PROBLEM STATEMENT – Rewrite the data from the line with "Gucci Calfskin Snakeskin" up to and including the line with "heine Jeans mit", replacing "Sandals" with "Slides" and keeping everything else the same. Leave the pictures out of your answer.

STUDY MATERIAL –
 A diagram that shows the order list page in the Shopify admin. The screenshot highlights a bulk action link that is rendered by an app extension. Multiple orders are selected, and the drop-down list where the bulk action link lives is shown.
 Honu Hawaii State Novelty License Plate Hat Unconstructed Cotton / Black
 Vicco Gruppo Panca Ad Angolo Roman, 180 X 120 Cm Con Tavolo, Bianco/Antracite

==

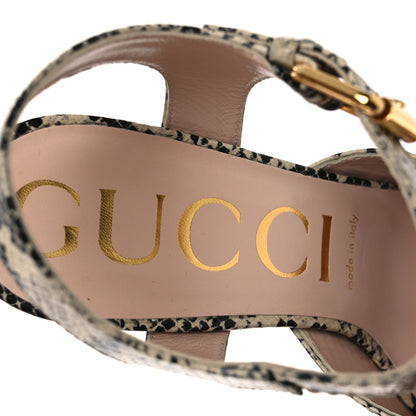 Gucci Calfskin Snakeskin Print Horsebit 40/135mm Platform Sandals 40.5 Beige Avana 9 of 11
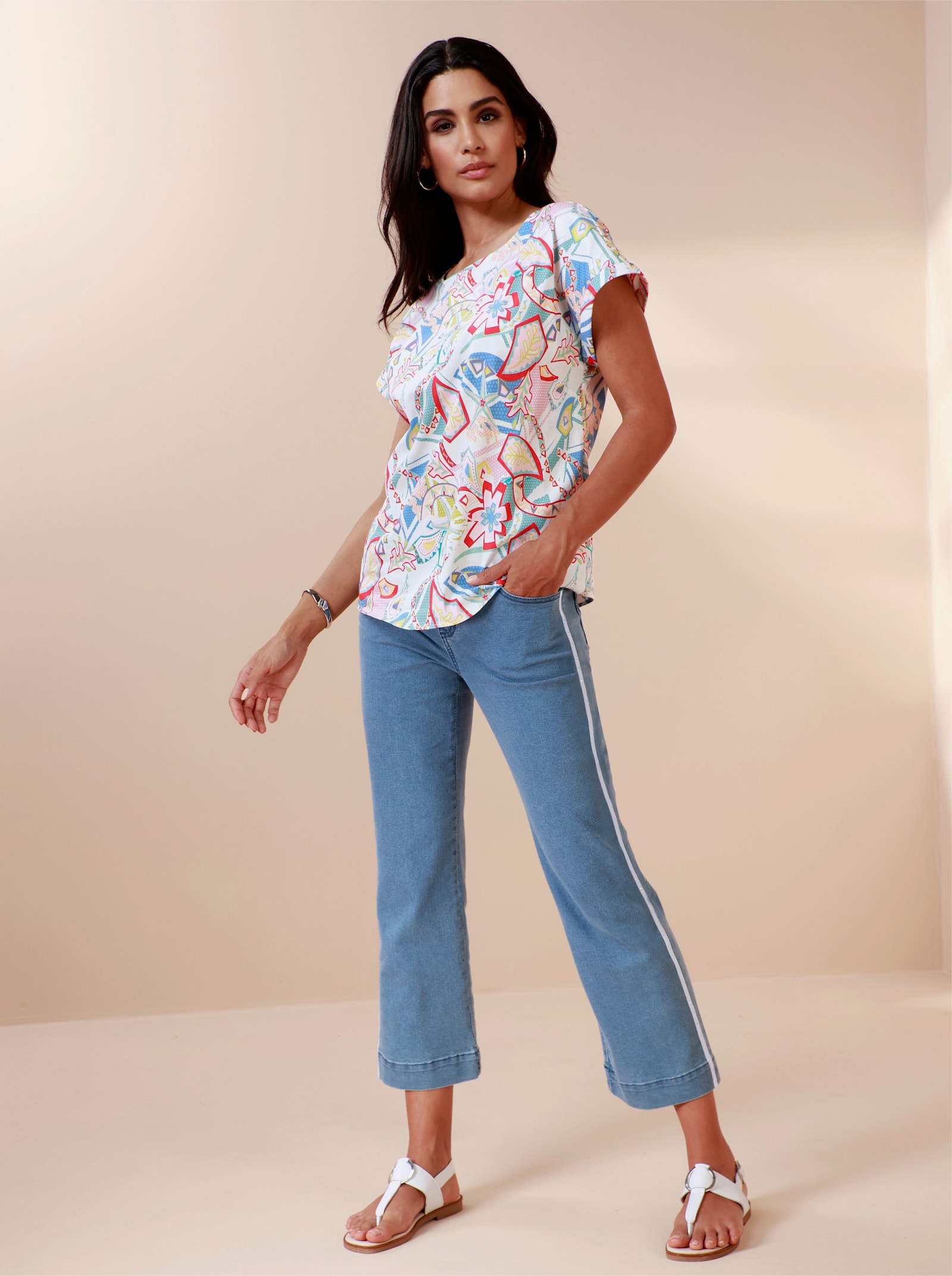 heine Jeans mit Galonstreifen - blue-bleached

FINISHED TASK –
 Gucci Calfskin Snakeskin Print Horsebit 40/135mm Platform Slides 40.5 Beige Avana 9 of 11
 heine Jeans mit Galonstreifen - blue-bleached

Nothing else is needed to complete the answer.